[Excerpt from a dataset]
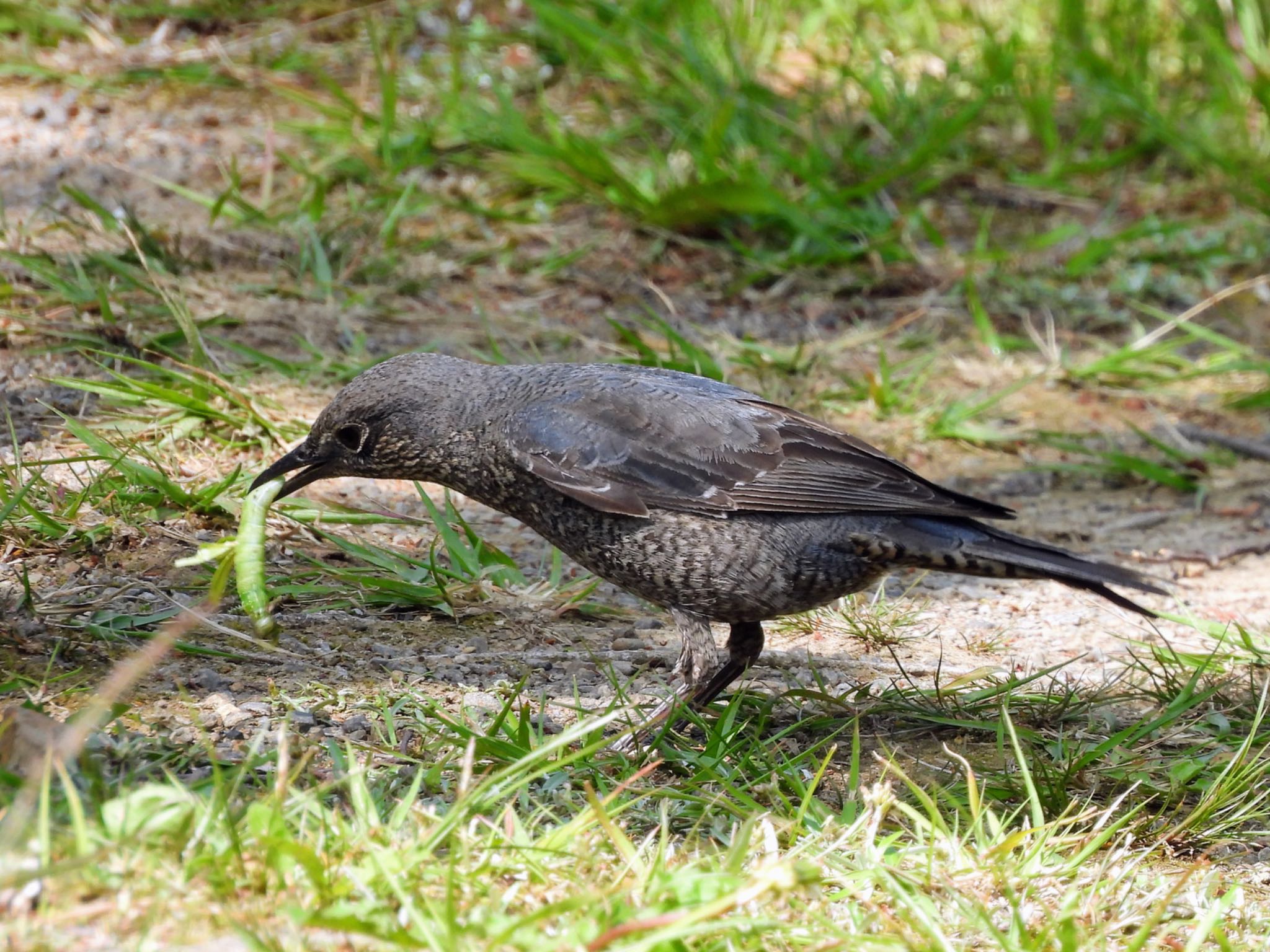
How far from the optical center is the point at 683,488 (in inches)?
157

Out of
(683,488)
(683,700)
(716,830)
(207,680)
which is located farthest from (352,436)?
(716,830)

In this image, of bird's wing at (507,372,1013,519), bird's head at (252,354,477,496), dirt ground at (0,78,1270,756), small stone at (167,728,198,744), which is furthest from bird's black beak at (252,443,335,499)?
small stone at (167,728,198,744)

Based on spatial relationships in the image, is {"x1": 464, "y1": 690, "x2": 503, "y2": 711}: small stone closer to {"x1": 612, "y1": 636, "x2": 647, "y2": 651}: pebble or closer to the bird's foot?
the bird's foot

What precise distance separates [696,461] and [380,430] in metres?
0.92

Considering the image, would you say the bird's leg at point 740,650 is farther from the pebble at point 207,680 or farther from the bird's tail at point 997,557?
the pebble at point 207,680

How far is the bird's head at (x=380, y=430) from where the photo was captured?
13.5 feet

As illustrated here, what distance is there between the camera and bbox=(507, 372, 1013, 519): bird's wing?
3.95 m

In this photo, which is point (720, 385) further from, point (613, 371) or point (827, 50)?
point (827, 50)

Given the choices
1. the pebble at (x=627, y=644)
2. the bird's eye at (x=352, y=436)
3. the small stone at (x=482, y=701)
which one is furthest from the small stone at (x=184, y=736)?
the pebble at (x=627, y=644)

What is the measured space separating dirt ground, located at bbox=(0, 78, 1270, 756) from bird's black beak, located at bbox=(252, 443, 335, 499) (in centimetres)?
34

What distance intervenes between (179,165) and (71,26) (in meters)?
1.24

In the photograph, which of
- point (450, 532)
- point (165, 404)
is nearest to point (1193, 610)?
point (450, 532)

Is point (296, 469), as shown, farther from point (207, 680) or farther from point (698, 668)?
point (698, 668)

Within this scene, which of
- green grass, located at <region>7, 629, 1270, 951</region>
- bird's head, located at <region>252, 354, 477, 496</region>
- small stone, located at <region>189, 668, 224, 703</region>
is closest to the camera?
green grass, located at <region>7, 629, 1270, 951</region>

WRITTEN TASK:
Reproduce the entire listing above word for word, leaving out the pictures.

SOLUTION FOR THIS TASK:
How far from the optical center is the point at 683,488 (in inches)?
157

Out of
(683,488)
(683,700)
(716,830)
(207,680)
which is located farthest from (352,436)?
(716,830)

In this image, of bird's wing at (507,372,1013,519), bird's head at (252,354,477,496), dirt ground at (0,78,1270,756), small stone at (167,728,198,744), which is furthest from bird's black beak at (252,443,335,499)?
small stone at (167,728,198,744)

Based on spatial relationships in the image, is {"x1": 464, "y1": 690, "x2": 503, "y2": 711}: small stone closer to {"x1": 612, "y1": 636, "x2": 647, "y2": 651}: pebble or closer to the bird's foot?
the bird's foot

What precise distance separates [696,461] and [380,430] in metres?
0.92

Considering the image, would you say the bird's leg at point 740,650 is farther from the pebble at point 207,680 or farther from the bird's tail at point 997,557?
the pebble at point 207,680

How far is the bird's head at (x=380, y=430) from where the photo was captured?
13.5 feet

As illustrated here, what distance is there between the camera and bbox=(507, 372, 1013, 519): bird's wing?
3.95 m

In this photo, which is point (720, 385) further from, point (613, 371) or point (827, 50)?
point (827, 50)

Given the choices
1. the pebble at (x=627, y=644)
2. the bird's eye at (x=352, y=436)
3. the small stone at (x=482, y=701)
which one is furthest from the small stone at (x=184, y=736)?
the pebble at (x=627, y=644)

What is the measured space separating dirt ground, located at bbox=(0, 78, 1270, 756) from bird's black beak, located at bbox=(252, 443, 335, 499) (in centimetres)?
34

What distance intervenes between (179,165) and (71,26) (in meters)?
1.24

In the photograph, which of
- point (450, 532)
- point (165, 404)
is nearest to point (1193, 610)?
point (450, 532)

Is point (296, 469), as shown, farther from point (207, 680) or farther from point (698, 668)?
point (698, 668)

Within this scene, which of
- green grass, located at <region>7, 629, 1270, 951</region>
- bird's head, located at <region>252, 354, 477, 496</region>
- small stone, located at <region>189, 668, 224, 703</region>
is closest to the camera?
green grass, located at <region>7, 629, 1270, 951</region>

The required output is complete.